In the settings you can select the clarity, copy quality, paper size and paper type, resize and crop images, see previews and enhance the overall quality by choosing text only, text and images or images only. These are all handy features, but unfortunately they don't do much to truly improve the quality of copies. For example, options that are good for text may lower the quality of images and graphs, or vice-versa.
The HP Officejet 6600 doesn't save paper by printing double-sided by default, but it does have an eco-friendly mode where you can have the printer go to sleep after 5 to 15 minutes without use. You can also adjust the screen brightness to (very marginally) consume less power and block or save faxes to avoid wasting paper. Great idea!
It consumes a reasonable amount of power: 20 W during use and 2 W on standby, which makes for an annual consumption of 1.6 kW for 1,000 pages. That's average for inkjet printers. It's also quiet, at 49 dB(A) during use.
Cost Per Page
For this model HP has released new pigmented inks (932 and 933) designed to resist discoloration, water and highlighting, and the cartridges last about 100 pages longer than the older models. When one of the colours runs out, you can still print in black only.

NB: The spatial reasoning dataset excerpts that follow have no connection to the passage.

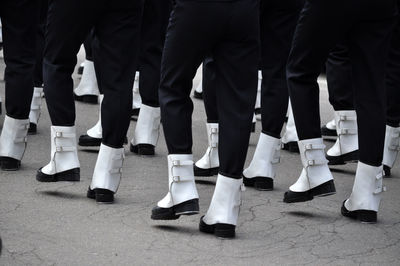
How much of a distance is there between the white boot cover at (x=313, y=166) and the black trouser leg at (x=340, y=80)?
1.16 metres

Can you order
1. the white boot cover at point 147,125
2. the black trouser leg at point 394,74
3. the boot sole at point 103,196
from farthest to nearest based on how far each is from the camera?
the white boot cover at point 147,125 → the black trouser leg at point 394,74 → the boot sole at point 103,196

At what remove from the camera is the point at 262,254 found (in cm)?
486

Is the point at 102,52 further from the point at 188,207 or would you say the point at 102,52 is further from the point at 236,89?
the point at 188,207

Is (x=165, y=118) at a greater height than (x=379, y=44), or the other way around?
(x=379, y=44)

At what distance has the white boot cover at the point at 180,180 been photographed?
514cm

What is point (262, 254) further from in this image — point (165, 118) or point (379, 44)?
point (379, 44)

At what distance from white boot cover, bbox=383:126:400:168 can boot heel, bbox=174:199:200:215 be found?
6.55ft

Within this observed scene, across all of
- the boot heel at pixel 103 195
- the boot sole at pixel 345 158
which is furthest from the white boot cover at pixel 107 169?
the boot sole at pixel 345 158

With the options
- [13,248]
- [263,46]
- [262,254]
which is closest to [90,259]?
[13,248]

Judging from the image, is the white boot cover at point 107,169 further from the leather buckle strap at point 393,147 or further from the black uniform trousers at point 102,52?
the leather buckle strap at point 393,147

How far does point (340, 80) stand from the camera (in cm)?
685

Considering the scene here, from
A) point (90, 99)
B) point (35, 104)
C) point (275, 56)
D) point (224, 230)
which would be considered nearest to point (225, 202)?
point (224, 230)

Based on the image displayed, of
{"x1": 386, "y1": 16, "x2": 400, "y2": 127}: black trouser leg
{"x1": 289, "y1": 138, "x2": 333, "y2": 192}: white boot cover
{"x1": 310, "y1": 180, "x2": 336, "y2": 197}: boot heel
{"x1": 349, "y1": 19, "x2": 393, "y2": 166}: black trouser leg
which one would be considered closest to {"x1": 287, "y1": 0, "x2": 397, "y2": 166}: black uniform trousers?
{"x1": 349, "y1": 19, "x2": 393, "y2": 166}: black trouser leg

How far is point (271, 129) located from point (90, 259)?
194cm
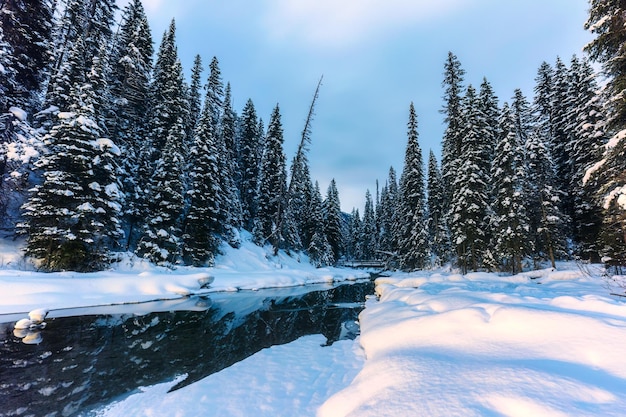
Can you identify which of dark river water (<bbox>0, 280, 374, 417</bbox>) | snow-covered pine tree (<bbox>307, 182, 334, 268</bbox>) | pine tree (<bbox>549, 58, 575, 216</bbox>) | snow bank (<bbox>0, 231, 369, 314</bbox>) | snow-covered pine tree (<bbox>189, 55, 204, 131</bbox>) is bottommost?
dark river water (<bbox>0, 280, 374, 417</bbox>)

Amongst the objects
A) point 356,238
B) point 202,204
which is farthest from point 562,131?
point 356,238

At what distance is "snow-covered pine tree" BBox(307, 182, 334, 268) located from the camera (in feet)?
141

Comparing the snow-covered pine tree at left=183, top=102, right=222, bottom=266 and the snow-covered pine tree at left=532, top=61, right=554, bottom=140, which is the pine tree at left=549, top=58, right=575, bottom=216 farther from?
the snow-covered pine tree at left=183, top=102, right=222, bottom=266

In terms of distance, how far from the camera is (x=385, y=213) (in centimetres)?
5978

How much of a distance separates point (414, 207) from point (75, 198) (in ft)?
107

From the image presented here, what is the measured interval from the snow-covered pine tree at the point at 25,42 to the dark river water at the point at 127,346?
613 inches

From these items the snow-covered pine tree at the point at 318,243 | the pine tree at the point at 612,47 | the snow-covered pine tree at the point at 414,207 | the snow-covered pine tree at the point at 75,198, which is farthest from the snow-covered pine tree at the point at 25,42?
the snow-covered pine tree at the point at 414,207

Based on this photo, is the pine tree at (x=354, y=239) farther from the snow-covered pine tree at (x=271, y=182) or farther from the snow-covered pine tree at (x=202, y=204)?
the snow-covered pine tree at (x=202, y=204)

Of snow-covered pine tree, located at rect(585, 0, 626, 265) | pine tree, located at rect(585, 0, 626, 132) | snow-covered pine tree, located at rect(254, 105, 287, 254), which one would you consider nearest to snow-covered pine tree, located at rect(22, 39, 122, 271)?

At 6.5 pence, the total cost per page is cheaper than the entry-level HP Officejet 4620 (9.5 pence), which was already one of the best prices on the market.
933 XL Cyan
- Low cost per page (XL cartridges)
- Easy and intuitive to use
- It's eco-friendly: adjustable screen brightness and standby settings, and blockable and savable incoming faxes
- AirPrint and ePrint
- Consumes little power
- No duplex printing
- No card reader
- Print quality (inaccurate colours)
The Officejet 6600 is a versatile, affordable, user-friendly printer that delivers on HP's promise of low cost per page and mobility. The print quality is acceptable, but not enough to impress the most scrupulous users. And why, Lord of All Things Printer, why not include duplex on a professional model like this?